No country for good men
If Wilkinson’s character is not Shiva the God of Death, then Javier Bardem’s invincible hit man Anton Chigurh in No Country for Old Men might well be. Greed, duplicity, and human vanity seem no match for this terminator with a bad haircut, and Bardem could prove unstoppable in the best-supporting-actor category. For if there is any sure thing in this year’s Oscar-nomination race, it’s Joel and Ethan Coen’s adaptation of Cormac McCarthy’s novel. It should win consideration for best picture and director, driven in part by the nihilist malevolence of Bardem’s performance.

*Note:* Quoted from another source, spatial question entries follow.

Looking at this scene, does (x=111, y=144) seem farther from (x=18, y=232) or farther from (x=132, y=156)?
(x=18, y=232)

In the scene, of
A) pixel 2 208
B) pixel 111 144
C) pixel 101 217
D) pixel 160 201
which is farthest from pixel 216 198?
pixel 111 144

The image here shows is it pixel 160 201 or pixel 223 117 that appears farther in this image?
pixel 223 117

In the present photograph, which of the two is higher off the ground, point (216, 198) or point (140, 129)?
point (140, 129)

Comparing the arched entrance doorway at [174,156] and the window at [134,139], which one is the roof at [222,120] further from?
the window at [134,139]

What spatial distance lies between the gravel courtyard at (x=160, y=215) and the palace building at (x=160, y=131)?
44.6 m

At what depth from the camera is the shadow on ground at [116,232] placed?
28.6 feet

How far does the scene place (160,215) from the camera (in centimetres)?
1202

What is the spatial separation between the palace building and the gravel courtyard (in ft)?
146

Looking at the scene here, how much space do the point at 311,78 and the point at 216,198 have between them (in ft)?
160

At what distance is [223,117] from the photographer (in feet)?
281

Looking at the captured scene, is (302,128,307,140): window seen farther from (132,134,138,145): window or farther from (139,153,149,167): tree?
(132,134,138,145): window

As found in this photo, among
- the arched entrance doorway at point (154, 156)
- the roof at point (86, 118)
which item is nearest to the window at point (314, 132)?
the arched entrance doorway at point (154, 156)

Such malevolence will dominate the male acting categories. Though Brad Pitt’s dreamy depiction of the titular outlaw in The Assassination of Jesse James by the Coward Robert Ford will miss, Casey Affleck’s eccentric take on his second-billed killer will hit the best-supporting-actor bull’s-eye.
Academy voters in the mood for a sexy, cold-blooded gangster will have two to choose from: Denzel Washington’s Harlem drug lord in Ridley Scott’s American Gangster and Viggo Mortensen’s icy Russian enforcer in David Cronenberg’s Eastern Promises. Which will prove more compelling: Washington’s perfunctory answer to the question, “Are you going to shoot me . . . in broad daylight?” or Mortensen’s bollocks-bouncing, bathhouse brouhaha? Denzel’s stature and star power should win out, and Ruby Dee — as his long-suffering, ineffectual mom — will join him with her own nomination.
Even when the men aren’t violent, they’re still sociopathic, or at least weird — like Emile Hirsch’s doomed tree-hugger in Into the Wild and Ryan Gosling’s titular deviant in Lars and the Real Girl. One fetishizes nature, the other a sex doll; I think latex will take the day.
Otherwise, Wild — Sean Penn’s picturesque, pedantic ode to humorless narcissism — should fare well with the Academy. Maybe not a best-picture nomination, but look for Penn among the best-director honorees and Hal Holbrook, as a simpering old coot, to be in the thick of the best-supporting-actor race.
The wrath of Todd
What would the Oscars be without a token musical vying for best picture?
Appropriately, this year’s entry has a higher body count than Saw IV. Played by a dour and tuneless Johnny Depp and looking like a cross between the X-Men’s Wolverine and Susan Sontag, the eponymous hero of Sweeney Todd faces the same problems as the protagonist of Michael Clayton, but takes a less passive-aggressive approach.
In short, he sticks it to the man, or rather slashes his throat, as well as that of anyone else who takes a seat in his barber chair. With the remains disposed of in pies baked by his Eliza Doolittle–ish partner in crime (played by Helena Bonham-Carter, whose performance is the best thing in the picture, though I don’t think she’ll be nominated), Todd’s vengeance against the system becomes a mirror of the system itself. He grinds people into commodities consumed by people who are, in turn, ground into commodities themselves.